YOUR TASK:
No pictures, please: print exactly the lines from the one that contains "It's Only Broke" through the last line of the listing.

++++++++++++++++++++

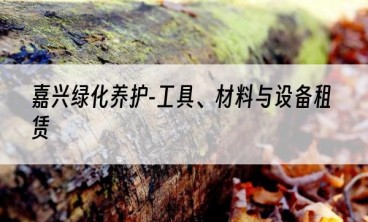 嘉兴绿化养护-工具、材料与设备租赁
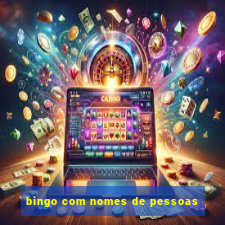 bingo com nomes de pessoas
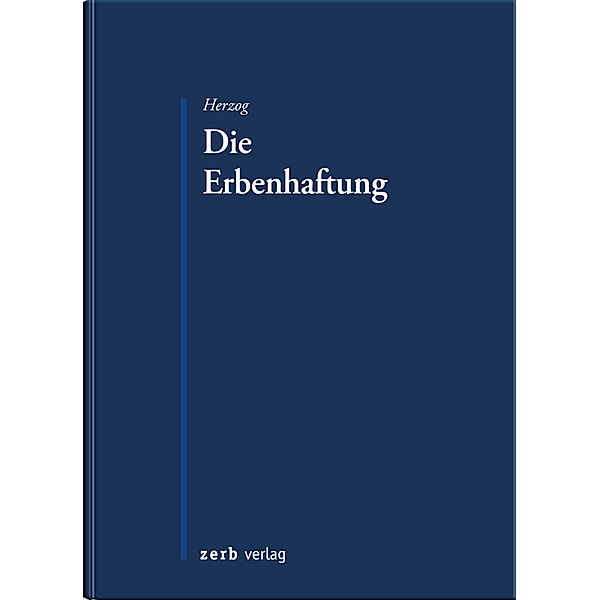 Die Erbenhaftung, Stephanie Herzog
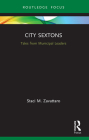 City Sextons: Tales from Municipal Leaders (Routledge Research in Public Administration and Public Polic) Cover Image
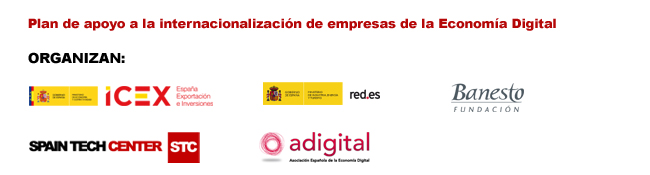 Plan de apoyo a la internacionalización de empresas de la Economía Digital. Organizan: ICEX, red.es, Fundación Banesto, STC y adigital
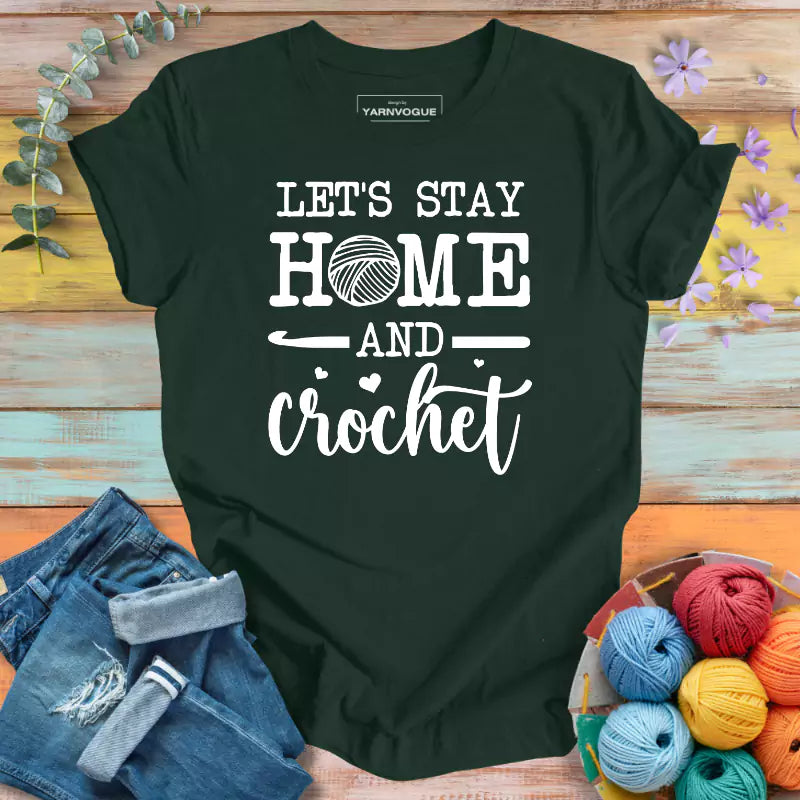 Stay Home & Crochet T-shirt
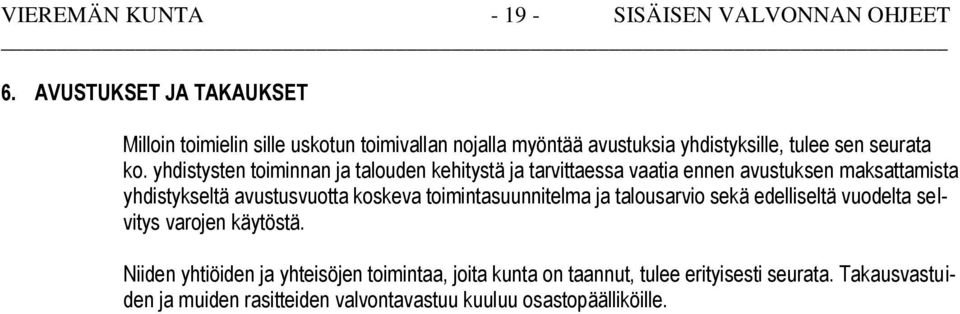 yhdistysten toiminnan ja talouden kehitystä ja tarvittaessa vaatia ennen avustuksen maksattamista yhdistykseltä avustusvuotta koskeva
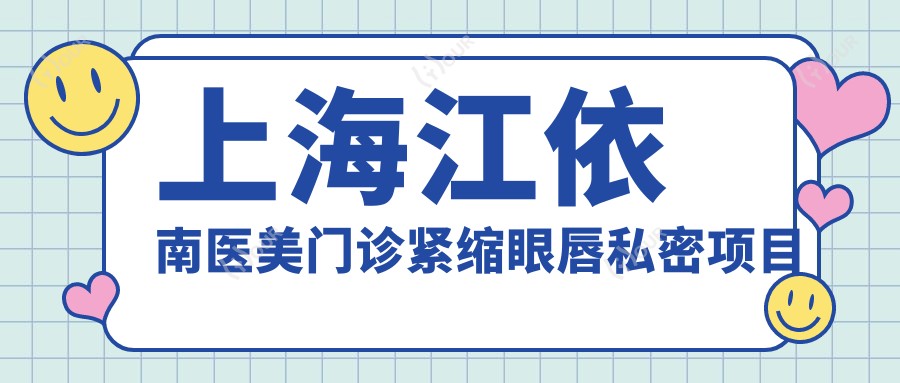 上海江依南医美门诊紧缩眼唇私密项目价格表|紧缩术3800+|眼部整形6800+|丰唇1999+|私密护理实惠套餐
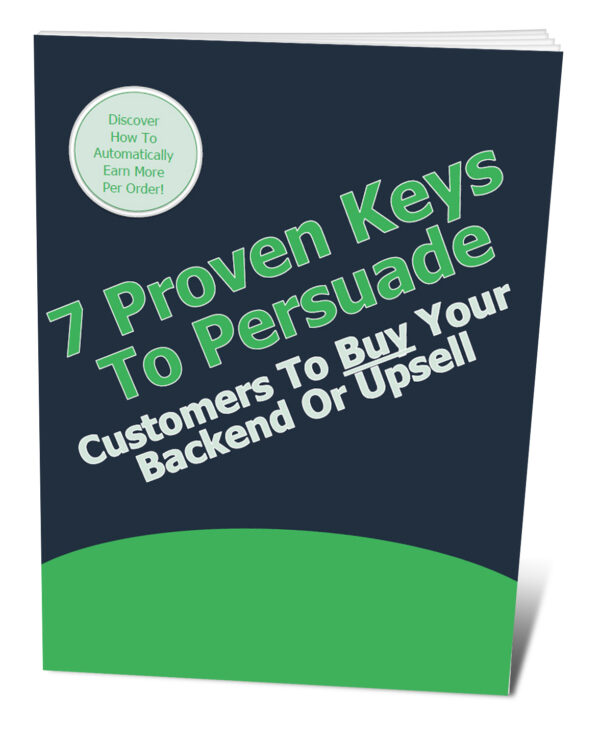 720Proven20Keys20To20Persuade20Customers20To20Buy20Your20Backend20Or20Upsell20Offer.jpg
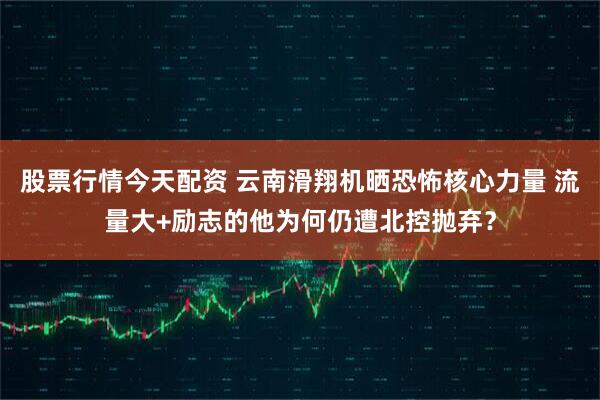股票行情今天配资 云南滑翔机晒恐怖核心力量 流量大+励志的他为何仍遭北控抛弃？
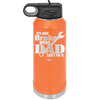 It's Only Broke When Dad Can't Fix it - Laser Engraved Stainless Steel Drinkware - 2033 -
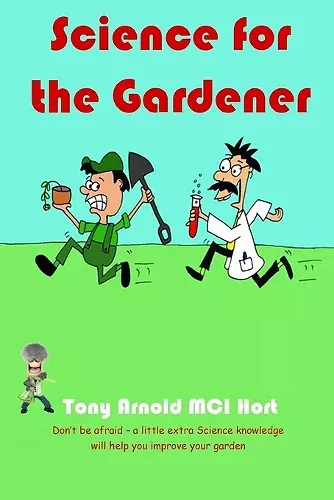 Science for the Gardener cover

++++++++++++++++++++

RESULT OF THIS EXERCISE:
 It's Only Broke When Dad Can't Fix it - Laser Engraved Stainless Steel Drinkware - 2033 -
 Science for the Gardener cover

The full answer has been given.